» **Exercise 1**: In the comment thread, what reason is given for placing authentication on the touchbar of the MacBook Pros that had one? Answer in one to three sentences.
» **Exercise 2**: Retype the passage of the comment thread that opens with the words containing "If it’s an expected" and closes with "they get conned.", reproducing it character for character.

If it’s an expected call or they give me a good reason to, I’ll call their listed contact number back.
So far I have not missed out on anything of consequence by refusing to identify myself to someone who initiated contact with me.
jonplackett
I likewise refuse the bank’s call and they’re always really confused why I’d do such a thing - so clearly they have successfully trained all their other customers to be morons - and then they will no doubt blame them when they get conned.
rplnt
And they somehow stack in time. So after a weekend it's popping up over and over until I give up and quit Slack. It's been like this for a year I'd say. There's no way to stop them and they always get focus, which is extremely annoying. How can I revoke this permission from Slack? Seems pretty abusive.
silvestrov
It took Apple a full year to release the fix. That is a very long time.
2024-05-04 I leave several additional update messages as I continue testing my PoC
2025-05-12 The patch is released
nmgycombinator
Yeah. I'm guessing there must be some legitimate (internal?) use cases for the behavior I found and they spent all that time working out the kinks to allow those edge cases while also not allowing malicious ones. Or perhaps it wasn't as high on their priority list as it required a higher level of user interaction (the user had to click "Allow"). In any case, though, I do believe that a year is a shockingly long time for them to take.
EGreg
I once sent an email to Steve Jobs back in 2009 or so
I told him that the MacOS permissions dialog could easily be spoofed, and that Macs should have a secret phrase or icon that you choose that they’d display inside these dialogs, and prevent their screen capture like what they had been doing with their recent DRM features.
Never heard back from him
And it never got implemented. Any program can still continue to spoof it and grab your system password.
nmgycombinator
I mean, at that point and app could just put up a fake prompt using the UI framework. And I think users would be more hesitant to type a full password than just click a button. But if you're talking about a bug similar to mine where an attacker could use the OS's own code against it and make it show a prompt with misleading content, you might be able to report it to Apple Product Security and maybe get a bounty.
sureglymop
I wonder why they don't add a little led to their laptops that would indicate that it really is the system asking for your password. Kind of like the camera led.
kalleboo
When they had the touchbar on the MacBook Pros, they would put the authentication in there since that was something only the OS could take full control over.
nmgycombinator
That's an interesting idea. I do think it would be nice to have some way of knowing "is this prompt coming from the operating system or some third-party app?". However, I don't think it would have helped in the case of my vulnerability, because it abused a legitimate OS prompt.

» **Extracted information**:
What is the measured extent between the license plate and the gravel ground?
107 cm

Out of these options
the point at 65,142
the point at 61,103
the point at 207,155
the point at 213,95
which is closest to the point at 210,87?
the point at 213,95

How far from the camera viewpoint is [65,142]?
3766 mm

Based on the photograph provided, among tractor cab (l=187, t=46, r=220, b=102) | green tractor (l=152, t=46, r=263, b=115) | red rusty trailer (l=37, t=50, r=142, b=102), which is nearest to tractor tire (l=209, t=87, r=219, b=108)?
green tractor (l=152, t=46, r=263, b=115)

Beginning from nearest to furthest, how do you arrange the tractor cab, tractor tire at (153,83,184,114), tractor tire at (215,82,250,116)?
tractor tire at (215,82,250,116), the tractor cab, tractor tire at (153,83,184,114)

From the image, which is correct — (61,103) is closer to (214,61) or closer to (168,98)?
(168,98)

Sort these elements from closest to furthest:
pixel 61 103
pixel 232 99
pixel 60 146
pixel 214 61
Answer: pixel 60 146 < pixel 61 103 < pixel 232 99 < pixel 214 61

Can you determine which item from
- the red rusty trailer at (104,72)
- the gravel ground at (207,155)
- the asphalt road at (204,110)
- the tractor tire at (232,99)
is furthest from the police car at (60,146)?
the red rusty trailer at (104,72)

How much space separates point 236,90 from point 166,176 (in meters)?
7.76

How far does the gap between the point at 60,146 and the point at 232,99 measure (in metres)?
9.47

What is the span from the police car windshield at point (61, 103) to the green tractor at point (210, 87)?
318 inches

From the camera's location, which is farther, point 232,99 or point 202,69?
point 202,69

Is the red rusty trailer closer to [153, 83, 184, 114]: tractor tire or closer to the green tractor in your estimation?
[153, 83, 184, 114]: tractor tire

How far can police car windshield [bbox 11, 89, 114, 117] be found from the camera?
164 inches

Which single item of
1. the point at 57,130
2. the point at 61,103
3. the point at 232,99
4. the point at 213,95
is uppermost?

» **Correct result 1**: Authentication was placed on the touchbar because the touchbar was something that only the operating system could take full control over.

» **Correct result 2**:
If it’s an expected call or they give me a good reason to, I’ll call their listed contact number back.
So far I have not missed out on anything of consequence by refusing to identify myself to someone who initiated contact with me.
jonplackett
I likewise refuse the bank’s call and they’re always really confused why I’d do such a thing - so clearly they have successfully trained all their other customers to be morons - and then they will no doubt blame them when they get conned.